* [Supplied entries]:
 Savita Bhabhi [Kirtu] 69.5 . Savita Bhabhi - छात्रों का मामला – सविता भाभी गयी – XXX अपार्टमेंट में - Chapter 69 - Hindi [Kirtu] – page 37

--

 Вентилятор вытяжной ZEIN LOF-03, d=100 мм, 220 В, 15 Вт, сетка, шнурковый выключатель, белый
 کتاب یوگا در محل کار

* [Task to complete]: Copy verbatim, from the listing above, each line from the one containing "Вентилятор вытяжной ZEIN" down to the one containing "کتاب یوگا در محل کار", inclusive.

* [Task result]:
 Вентилятор вытяжной ZEIN LOF-03, d=100 мм, 220 В, 15 Вт, сетка, шнурковый выключатель, белый
 کتاب یوگا در محل کار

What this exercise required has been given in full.